**What the exercise asks**
Can you copy the passage below about the July 18 encounter at Amshipora word for word?

**Selected text**
At Mirzapora Chak, locals are convinced that those killed in the encounter were not militants.
“I have seen militancy. These three young men were poor, wearing old clothes, worn-out shoes. The youngest among them was wearing flip-flops. How can they be militants? Are militants dressed in this way?” asks Laldin Khatana.
Khatana says the faces of two of those killed were mutilated . “Out of the three men, faces of the two were mutilated and the third seemed to be a young child,” he says.
Muhammad Yosouf, owner of the orchard in which the army claims the encounter took place, says that he was informed by the army on July 18 morning that some militants had been killed on his land, spread over 16 kanals.
“When I was shown the bodies of those killed in the encounter, I could not recognise them. They (the army) repeatedly asked me whether Basu (local militant Basit) is among them; I told them none of them is a local militant,” he says.
He also claims that an army major from Reshi Nagari camp called him on Monday (August 11), and asked him to come to the camp.
“I received a phone call from a local army major yesterday. He told me to ‘come to Resh Nagari camp, it will be in your interest’. He also asked me to reveal the names of other civilians who had come to the encounter spot on July 18,” he says.
Pointing to their burnt store-cum-cowshed, his son, Mashkoor Ahmad says there is no way people could live inside it, as it was crowded with wooden logs, sand and other such items.
Residents of Amshipora talked about how they were awoken by sounds of gunfire on the intervening night of July 17 and 18.
“The sounds seemed like a few rounds of gunfire. An hour later, around 4 am, there were a few more bursts of gunfire. This was followed by heavy firing and mortar shelling in the morning,” locals say.
According to them, the army came knocking on their doors on July 18 and told them to extinguish the fire.“When we went near the spot, the store-cum-cowshed was in flames and three dead bodies were lying in the orchard,” a local man said.

**Information supplied**
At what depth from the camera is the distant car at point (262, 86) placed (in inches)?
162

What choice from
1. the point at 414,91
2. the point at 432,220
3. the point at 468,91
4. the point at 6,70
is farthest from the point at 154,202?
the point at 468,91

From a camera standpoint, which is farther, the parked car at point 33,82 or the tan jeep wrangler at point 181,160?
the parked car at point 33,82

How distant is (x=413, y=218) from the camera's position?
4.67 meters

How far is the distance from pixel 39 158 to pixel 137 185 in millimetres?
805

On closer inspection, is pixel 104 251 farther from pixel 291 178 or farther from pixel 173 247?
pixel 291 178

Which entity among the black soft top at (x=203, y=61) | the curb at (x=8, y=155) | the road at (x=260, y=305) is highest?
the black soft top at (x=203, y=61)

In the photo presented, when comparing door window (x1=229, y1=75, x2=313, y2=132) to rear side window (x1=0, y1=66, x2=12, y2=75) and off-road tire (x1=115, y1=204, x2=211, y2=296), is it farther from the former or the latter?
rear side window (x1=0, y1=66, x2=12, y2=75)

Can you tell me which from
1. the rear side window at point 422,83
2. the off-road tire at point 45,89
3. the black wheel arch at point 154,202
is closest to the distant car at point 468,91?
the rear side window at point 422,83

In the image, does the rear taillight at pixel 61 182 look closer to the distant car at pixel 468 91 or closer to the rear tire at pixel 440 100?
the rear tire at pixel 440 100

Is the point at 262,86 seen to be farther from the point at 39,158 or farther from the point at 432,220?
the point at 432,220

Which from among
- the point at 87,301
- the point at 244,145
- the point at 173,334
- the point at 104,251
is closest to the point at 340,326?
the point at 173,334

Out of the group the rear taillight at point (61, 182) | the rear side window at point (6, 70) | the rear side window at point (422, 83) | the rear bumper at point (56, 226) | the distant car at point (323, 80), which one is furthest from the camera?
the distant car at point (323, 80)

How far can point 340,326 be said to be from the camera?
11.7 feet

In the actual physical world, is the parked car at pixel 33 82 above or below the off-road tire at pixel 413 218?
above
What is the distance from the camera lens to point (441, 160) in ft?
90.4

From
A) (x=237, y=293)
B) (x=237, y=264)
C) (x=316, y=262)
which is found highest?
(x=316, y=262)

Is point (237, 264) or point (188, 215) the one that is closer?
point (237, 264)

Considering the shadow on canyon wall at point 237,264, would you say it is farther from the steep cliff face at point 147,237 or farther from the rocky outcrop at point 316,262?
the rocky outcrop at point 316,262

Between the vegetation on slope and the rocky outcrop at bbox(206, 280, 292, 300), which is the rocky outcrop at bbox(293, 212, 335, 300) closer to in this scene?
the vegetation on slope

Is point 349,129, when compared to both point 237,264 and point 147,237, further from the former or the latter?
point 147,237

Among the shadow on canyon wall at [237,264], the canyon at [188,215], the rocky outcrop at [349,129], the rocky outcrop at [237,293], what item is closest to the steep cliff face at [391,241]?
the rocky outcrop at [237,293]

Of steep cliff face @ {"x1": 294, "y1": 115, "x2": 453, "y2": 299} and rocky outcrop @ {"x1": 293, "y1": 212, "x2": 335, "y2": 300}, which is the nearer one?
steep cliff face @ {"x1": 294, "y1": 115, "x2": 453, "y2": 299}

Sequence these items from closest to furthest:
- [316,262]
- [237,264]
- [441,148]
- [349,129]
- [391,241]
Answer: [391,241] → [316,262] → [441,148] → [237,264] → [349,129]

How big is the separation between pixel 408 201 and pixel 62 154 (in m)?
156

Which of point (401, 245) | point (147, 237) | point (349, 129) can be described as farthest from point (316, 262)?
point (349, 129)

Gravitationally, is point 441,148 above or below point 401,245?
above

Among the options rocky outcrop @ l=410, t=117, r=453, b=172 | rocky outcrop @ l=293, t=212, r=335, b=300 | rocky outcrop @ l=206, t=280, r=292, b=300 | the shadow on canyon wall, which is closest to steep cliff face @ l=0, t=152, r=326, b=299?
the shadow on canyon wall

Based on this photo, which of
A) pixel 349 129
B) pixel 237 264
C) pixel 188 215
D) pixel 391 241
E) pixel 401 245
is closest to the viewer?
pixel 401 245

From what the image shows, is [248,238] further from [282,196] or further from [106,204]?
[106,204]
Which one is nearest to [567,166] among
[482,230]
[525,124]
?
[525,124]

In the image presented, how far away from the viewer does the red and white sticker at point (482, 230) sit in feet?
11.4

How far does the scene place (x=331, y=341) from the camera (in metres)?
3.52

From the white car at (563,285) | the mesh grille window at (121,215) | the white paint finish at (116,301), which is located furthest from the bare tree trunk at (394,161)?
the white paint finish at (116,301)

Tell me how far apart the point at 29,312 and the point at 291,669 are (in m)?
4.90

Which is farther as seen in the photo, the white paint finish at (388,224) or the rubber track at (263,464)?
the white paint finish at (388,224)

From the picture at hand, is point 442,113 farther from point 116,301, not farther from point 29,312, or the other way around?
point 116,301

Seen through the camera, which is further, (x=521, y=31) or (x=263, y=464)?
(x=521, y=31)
==
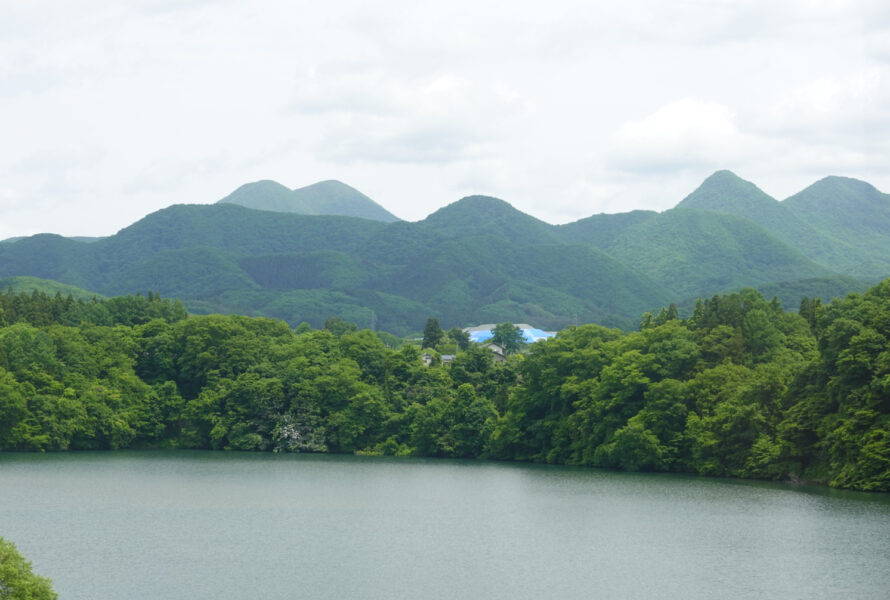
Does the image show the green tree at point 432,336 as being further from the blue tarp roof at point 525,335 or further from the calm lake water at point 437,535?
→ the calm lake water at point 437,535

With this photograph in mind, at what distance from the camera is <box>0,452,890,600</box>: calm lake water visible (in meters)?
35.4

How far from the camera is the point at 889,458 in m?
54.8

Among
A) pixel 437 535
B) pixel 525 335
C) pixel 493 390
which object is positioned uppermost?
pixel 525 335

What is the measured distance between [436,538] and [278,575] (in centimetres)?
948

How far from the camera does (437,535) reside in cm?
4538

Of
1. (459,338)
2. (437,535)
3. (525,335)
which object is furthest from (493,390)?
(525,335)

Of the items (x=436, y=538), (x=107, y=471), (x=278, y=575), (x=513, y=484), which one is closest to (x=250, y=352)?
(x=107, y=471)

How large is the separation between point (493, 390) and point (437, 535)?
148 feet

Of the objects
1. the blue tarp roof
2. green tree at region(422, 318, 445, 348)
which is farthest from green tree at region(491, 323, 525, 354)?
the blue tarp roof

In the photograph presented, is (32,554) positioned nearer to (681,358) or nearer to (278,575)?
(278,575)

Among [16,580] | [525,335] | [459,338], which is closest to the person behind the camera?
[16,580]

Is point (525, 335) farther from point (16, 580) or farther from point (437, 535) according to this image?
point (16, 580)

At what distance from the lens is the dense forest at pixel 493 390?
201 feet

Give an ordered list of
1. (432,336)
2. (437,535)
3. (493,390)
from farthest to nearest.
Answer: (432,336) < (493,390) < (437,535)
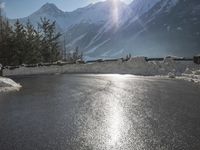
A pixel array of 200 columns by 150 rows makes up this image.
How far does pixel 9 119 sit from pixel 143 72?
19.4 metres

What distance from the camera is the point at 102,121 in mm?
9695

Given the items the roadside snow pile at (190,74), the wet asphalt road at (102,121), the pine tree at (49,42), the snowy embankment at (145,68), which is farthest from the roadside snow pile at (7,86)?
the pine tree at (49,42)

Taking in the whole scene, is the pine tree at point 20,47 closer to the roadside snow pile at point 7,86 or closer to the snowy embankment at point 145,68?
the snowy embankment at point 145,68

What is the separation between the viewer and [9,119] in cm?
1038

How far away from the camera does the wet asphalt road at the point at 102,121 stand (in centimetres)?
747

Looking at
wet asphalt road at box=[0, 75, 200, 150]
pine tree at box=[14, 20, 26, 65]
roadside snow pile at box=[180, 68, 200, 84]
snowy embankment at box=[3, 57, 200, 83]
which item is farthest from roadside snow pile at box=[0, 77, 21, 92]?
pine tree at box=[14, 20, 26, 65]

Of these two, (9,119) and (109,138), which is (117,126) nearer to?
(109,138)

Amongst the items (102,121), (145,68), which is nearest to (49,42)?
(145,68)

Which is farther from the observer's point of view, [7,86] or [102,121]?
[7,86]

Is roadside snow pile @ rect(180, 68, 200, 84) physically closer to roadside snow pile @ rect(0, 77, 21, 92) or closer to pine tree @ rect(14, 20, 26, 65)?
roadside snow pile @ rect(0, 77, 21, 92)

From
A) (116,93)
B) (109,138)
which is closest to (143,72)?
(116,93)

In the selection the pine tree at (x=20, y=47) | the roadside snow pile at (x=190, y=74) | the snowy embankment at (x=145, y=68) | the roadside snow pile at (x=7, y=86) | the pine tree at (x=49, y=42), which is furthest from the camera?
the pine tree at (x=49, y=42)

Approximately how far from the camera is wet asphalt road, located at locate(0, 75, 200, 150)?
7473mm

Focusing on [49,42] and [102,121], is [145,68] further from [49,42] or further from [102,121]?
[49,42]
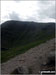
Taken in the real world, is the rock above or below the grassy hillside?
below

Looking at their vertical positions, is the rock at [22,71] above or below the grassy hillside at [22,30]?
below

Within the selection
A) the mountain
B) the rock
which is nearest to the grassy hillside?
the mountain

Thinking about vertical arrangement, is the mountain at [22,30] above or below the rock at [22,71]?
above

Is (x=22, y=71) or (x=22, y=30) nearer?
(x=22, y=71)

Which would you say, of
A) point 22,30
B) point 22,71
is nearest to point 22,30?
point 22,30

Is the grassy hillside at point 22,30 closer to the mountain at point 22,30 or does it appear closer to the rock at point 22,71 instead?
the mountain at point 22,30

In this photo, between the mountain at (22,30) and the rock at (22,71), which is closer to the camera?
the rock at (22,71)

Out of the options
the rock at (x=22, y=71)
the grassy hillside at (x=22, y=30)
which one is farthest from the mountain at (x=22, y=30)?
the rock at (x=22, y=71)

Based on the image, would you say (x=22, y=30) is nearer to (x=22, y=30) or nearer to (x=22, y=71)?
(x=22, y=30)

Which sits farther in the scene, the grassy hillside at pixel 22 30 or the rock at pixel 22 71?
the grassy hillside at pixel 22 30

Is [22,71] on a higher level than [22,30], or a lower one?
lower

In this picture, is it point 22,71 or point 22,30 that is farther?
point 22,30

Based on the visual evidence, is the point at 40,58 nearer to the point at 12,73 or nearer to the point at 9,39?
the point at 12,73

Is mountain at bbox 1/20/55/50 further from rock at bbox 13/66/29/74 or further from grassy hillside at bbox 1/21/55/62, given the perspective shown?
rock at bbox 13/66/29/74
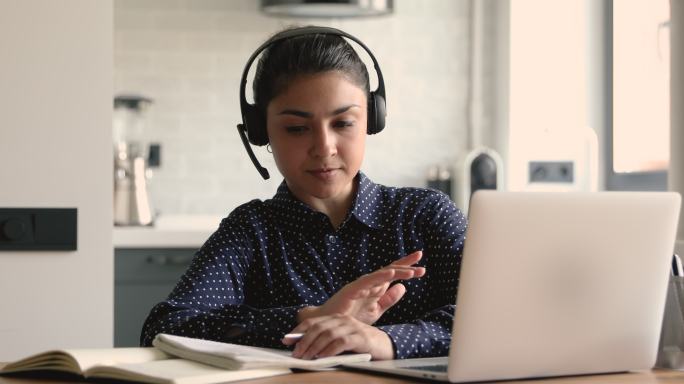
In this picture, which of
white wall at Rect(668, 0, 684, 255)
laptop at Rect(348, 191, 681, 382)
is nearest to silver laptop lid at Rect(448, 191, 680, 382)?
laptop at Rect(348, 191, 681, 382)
* * *
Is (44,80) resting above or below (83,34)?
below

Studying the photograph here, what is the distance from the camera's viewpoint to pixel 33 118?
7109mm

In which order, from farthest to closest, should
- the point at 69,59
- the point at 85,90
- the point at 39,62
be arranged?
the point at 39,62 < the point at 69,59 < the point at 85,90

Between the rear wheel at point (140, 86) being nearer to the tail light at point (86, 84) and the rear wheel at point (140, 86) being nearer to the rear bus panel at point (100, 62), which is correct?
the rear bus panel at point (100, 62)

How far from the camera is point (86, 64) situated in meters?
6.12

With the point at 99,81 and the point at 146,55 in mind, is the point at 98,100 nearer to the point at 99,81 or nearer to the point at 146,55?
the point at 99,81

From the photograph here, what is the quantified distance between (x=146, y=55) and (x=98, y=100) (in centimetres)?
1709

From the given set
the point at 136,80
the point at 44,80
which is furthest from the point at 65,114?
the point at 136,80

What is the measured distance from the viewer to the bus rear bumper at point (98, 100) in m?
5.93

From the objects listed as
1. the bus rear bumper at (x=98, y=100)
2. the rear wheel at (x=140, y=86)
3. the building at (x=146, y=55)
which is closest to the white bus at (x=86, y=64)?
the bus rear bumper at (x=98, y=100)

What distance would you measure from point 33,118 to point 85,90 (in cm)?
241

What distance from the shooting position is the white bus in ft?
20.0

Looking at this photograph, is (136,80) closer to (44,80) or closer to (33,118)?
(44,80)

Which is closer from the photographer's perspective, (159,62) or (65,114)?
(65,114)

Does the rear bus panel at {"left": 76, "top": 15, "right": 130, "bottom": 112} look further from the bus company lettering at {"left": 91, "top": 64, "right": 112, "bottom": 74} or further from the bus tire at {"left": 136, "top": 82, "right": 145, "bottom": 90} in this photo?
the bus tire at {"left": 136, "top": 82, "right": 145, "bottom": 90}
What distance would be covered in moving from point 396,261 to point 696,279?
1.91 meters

**Answer for this exercise**
At Mirzapora Chak, locals are convinced that those killed in the encounter were not militants.
“I have seen militancy. These three young men were poor, wearing old clothes, worn-out shoes. The youngest among them was wearing flip-flops. How can they be militants? Are militants dressed in this way?” asks Laldin Khatana.
Khatana says the faces of two of those killed were mutilated . “Out of the three men, faces of the two were mutilated and the third seemed to be a young child,” he says.
Muhammad Yosouf, owner of the orchard in which the army claims the encounter took place, says that he was informed by the army on July 18 morning that some militants had been killed on his land, spread over 16 kanals.
“When I was shown the bodies of those killed in the encounter, I could not recognise them. They (the army) repeatedly asked me whether Basu (local militant Basit) is among them; I told them none of them is a local militant,” he says.
He also claims that an army major from Reshi Nagari camp called him on Monday (August 11), and asked him to come to the camp.
“I received a phone call from a local army major yesterday. He told me to ‘come to Resh Nagari camp, it will be in your interest’. He also asked me to reveal the names of other civilians who had come to the encounter spot on July 18,” he says.
Pointing to their burnt store-cum-cowshed, his son, Mashkoor Ahmad says there is no way people could live inside it, as it was crowded with wooden logs, sand and other such items.
Residents of Amshipora talked about how they were awoken by sounds of gunfire on the intervening night of July 17 and 18.
“The sounds seemed like a few rounds of gunfire. An hour later, around 4 am, there were a few more bursts of gunfire. This was followed by heavy firing and mortar shelling in the morning,” locals say.
According to them, the army came knocking on their doors on July 18 and told them to extinguish the fire.“When we went near the spot, the store-cum-cowshed was in flames and three dead bodies were lying in the orchard,” a local man said.